I think his child maintenance pays for the needs of the child, it is not there to support your choice to volunteer. On that basis, YABU.

jacks11 · 23/09/2019 21:25

The alternative OP is to try to get him to take on 50:50 custody (if he does not already)- that way he would pay childcare for his days, if he also works some or all of those. You would then get those days to volunteer, study or work. The counterbalance to that would be that you would lose the maintenance you get from your DS’s father currently as he would have him 59% of the time.

JoxerGoesToStuttgart · 23/09/2019 21:26

If he works he should pay for the childcare that allows him to do that. Like everyone else on the planet.

Why is it NRPs (usually men) are the only ones excused from paying for their own childcare?

OnlyFoolsnMothers · 23/09/2019 21:29

YABU OP- volunteering as lovely as it may be isn’t your priority, either be with your child or work to bring in money.

ColdTattyWaitingForSummer · 23/09/2019 21:31

As I understand it you are responsible for organising and paying for childcare on your days with ds, he has the same responsibilities on his days. I know it must be frustrating, but I don’t think he should need to pay in this instance.

jacks11 · 23/09/2019 21:32

@Joxer

If you argue that the if the NRP must pay for childcare costs, surely that would only be 50% of childcare fees, not 100%?

JoxerGoesToStuttgart · 23/09/2019 21:39

surely that would only be 50% of childcare fees, not 100%?

Yes, your point?

Tilltheendoftheline · 23/09/2019 21:45

Well then that 50% thay he was paying so he could work, would then be classed as his time with the child. Leaving op with less CMS.

*MATERIAL SHOWN*
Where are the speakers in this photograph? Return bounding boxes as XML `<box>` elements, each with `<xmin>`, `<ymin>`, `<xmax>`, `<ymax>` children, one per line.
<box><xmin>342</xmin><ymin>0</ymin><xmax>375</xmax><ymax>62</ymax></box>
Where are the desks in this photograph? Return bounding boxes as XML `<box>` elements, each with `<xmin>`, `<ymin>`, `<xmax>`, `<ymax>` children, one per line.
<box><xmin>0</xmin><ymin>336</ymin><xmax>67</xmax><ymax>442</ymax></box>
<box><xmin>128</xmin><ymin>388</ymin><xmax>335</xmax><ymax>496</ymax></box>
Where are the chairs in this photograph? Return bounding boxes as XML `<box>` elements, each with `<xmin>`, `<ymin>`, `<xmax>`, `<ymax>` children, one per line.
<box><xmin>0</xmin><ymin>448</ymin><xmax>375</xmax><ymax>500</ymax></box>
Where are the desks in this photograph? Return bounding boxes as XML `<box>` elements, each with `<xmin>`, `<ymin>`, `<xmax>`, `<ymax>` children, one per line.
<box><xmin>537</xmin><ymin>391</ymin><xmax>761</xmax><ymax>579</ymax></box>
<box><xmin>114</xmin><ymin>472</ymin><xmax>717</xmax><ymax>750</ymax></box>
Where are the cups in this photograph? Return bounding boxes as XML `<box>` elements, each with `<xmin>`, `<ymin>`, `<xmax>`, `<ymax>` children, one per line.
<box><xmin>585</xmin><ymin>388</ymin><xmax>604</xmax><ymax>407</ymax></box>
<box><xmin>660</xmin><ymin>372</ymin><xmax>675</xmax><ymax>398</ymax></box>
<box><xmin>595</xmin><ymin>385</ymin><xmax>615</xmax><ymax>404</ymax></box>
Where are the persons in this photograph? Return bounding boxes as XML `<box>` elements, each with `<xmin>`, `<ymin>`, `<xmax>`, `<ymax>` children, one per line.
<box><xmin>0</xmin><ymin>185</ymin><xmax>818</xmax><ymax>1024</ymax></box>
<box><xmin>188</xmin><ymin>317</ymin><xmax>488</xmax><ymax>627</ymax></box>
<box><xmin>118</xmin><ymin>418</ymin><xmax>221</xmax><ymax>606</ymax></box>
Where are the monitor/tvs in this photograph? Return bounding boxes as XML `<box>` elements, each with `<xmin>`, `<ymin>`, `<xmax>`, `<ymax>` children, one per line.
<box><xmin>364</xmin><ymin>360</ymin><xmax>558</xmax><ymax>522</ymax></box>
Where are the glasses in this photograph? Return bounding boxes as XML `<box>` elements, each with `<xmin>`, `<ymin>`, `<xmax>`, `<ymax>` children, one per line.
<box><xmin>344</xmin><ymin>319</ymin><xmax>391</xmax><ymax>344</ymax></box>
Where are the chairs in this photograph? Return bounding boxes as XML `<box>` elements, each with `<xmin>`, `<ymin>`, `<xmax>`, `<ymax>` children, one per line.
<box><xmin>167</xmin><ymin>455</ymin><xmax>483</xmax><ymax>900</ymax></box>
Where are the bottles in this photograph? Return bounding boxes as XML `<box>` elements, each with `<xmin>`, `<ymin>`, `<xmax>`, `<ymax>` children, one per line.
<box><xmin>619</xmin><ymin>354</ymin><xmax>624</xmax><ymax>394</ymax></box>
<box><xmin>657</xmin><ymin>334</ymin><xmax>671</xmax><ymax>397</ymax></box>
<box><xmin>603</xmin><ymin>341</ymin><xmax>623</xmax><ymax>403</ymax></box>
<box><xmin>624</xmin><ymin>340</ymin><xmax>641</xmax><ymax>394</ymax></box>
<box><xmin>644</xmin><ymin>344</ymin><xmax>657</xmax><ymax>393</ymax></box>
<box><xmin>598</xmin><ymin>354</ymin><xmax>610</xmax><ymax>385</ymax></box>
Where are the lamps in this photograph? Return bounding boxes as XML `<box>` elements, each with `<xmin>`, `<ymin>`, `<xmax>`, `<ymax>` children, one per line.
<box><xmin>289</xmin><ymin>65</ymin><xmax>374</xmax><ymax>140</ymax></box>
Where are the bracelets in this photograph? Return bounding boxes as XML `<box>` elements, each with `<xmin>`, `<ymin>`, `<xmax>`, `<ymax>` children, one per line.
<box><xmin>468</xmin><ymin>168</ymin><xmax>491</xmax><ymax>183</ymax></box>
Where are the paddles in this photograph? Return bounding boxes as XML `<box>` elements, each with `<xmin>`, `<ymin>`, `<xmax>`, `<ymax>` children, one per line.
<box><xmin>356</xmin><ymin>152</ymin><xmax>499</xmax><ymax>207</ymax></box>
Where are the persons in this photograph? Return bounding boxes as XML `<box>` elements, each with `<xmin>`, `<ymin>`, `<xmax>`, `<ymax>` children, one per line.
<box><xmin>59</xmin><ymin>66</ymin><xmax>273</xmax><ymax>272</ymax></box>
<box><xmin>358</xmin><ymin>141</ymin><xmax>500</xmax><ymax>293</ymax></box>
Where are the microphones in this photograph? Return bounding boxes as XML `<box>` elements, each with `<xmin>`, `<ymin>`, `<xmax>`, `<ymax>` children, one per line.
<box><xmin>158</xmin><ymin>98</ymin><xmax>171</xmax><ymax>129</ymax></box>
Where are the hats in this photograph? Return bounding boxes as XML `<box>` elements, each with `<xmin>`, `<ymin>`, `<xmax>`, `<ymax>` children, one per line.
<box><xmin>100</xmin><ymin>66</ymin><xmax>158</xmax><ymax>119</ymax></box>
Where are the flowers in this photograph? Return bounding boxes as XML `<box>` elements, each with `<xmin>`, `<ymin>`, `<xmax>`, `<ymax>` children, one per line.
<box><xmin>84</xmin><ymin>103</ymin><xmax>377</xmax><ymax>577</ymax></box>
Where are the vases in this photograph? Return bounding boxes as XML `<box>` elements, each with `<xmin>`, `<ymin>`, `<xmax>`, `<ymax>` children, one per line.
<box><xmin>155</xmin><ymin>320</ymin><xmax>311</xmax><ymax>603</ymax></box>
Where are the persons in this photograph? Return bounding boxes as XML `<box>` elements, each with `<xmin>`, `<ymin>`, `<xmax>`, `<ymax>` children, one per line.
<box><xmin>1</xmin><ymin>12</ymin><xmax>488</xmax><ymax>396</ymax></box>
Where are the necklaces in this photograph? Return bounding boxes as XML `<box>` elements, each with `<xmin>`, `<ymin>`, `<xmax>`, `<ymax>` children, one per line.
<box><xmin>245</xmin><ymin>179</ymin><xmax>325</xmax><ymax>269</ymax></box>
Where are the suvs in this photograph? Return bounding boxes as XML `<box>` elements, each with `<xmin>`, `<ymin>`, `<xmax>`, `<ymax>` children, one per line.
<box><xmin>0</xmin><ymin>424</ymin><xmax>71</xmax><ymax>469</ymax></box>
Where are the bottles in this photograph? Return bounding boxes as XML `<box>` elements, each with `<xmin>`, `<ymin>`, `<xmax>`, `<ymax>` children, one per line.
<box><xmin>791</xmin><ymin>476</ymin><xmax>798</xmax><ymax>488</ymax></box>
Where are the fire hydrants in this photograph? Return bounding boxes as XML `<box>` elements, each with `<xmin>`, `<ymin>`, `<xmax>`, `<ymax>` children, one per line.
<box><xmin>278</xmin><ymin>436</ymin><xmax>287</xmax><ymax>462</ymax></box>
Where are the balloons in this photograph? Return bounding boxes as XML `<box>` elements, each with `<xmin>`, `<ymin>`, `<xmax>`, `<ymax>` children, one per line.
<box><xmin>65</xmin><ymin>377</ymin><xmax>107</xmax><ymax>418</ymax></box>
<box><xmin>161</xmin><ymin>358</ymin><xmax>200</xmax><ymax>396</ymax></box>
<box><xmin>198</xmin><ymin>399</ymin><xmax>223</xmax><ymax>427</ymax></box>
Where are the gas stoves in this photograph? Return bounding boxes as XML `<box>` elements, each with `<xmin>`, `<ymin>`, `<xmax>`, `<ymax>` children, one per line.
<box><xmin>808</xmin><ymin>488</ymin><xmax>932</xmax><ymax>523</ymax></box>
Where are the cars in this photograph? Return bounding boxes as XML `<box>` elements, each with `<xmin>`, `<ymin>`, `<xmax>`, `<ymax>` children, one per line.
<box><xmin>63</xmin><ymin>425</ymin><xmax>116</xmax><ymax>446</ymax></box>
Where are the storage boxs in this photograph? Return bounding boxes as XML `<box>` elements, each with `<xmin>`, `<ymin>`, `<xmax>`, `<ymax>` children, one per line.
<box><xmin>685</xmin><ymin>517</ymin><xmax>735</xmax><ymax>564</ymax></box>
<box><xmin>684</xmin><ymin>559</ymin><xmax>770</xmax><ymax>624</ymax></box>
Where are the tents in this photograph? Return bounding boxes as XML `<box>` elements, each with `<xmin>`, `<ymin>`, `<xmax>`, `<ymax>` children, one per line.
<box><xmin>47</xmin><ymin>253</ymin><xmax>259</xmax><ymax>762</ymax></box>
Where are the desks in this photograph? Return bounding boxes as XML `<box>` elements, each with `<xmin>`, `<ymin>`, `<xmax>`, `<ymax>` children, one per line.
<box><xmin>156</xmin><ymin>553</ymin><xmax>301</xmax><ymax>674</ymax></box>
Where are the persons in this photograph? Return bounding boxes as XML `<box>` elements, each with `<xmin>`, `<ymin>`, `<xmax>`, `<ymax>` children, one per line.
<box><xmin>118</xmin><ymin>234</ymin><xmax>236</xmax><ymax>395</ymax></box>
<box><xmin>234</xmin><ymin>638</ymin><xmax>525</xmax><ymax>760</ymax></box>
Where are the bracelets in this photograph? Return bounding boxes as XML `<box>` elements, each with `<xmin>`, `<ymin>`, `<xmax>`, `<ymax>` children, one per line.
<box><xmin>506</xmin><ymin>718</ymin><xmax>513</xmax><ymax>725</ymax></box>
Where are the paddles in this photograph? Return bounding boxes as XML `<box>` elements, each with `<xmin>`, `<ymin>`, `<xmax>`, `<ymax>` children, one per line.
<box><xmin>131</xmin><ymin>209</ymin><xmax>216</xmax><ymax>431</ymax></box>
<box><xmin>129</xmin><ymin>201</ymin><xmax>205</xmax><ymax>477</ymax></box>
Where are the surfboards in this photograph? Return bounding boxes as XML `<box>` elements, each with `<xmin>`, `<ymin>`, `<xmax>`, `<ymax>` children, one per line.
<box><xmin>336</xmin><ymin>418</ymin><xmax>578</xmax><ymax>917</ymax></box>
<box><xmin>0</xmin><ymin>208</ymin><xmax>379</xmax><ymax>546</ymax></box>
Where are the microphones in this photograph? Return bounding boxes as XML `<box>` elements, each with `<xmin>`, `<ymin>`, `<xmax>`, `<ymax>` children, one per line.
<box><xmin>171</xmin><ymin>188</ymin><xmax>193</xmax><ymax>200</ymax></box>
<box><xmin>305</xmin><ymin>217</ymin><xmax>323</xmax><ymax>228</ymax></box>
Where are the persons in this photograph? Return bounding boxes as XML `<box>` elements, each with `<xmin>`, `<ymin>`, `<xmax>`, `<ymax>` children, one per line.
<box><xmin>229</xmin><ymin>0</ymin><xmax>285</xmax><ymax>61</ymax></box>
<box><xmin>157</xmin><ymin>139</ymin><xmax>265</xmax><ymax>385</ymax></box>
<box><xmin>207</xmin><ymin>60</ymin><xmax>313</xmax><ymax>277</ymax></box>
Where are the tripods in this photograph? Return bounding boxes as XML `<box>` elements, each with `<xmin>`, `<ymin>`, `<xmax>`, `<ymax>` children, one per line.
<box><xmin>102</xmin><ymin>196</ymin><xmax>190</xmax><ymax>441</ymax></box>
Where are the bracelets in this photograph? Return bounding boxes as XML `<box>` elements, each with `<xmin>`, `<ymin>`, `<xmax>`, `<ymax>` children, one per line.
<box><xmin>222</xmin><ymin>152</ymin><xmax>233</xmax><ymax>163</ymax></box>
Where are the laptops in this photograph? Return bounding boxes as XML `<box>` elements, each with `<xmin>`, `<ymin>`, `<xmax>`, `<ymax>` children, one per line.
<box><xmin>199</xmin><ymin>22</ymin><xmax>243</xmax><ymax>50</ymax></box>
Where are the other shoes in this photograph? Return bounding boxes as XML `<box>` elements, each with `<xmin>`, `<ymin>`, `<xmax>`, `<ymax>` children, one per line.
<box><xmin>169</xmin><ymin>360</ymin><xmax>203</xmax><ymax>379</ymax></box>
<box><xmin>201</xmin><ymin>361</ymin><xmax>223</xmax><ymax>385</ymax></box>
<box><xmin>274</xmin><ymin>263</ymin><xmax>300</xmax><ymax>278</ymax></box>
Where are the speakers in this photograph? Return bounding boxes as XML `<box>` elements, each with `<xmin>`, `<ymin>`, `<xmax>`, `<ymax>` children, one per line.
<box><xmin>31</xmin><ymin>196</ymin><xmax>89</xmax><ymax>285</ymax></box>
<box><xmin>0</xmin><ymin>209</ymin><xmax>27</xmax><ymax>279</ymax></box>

*PROBLEMS TO WORK ON*
(1) Sum up the forum discussion in two sentences.
(2) In the forum discussion, under jacks11's 50:50 custody suggestion, who would pay childcare for the father's days?
(3) Copy out the forum discussion from "I think his" up to and including "on the planet.".

*ANSWERS TO THE EXERCISE*
(1) Several posters tell the original poster that the father's child maintenance covers the child's needs rather than a choice to volunteer, and that each parent arranges and pays for childcare on their own days. One poster argues that a working parent should pay for the childcare that lets him work, and others reply that this would only be 50% of the fees and could leave the original poster with less maintenance.

(2) The father would pay childcare for his days, if he works some or all of them.

(3)
I think his child maintenance pays for the needs of the child, it is not there to support your choice to volunteer. On that basis, YABU.

jacks11 · 23/09/2019 21:25

The alternative OP is to try to get him to take on 50:50 custody (if he does not already)- that way he would pay childcare for his days, if he also works some or all of those. You would then get those days to volunteer, study or work. The counterbalance to that would be that you would lose the maintenance you get from your DS’s father currently as he would have him 59% of the time.

JoxerGoesToStuttgart · 23/09/2019 21:26

If he works he should pay for the childcare that allows him to do that. Like everyone else on the planet.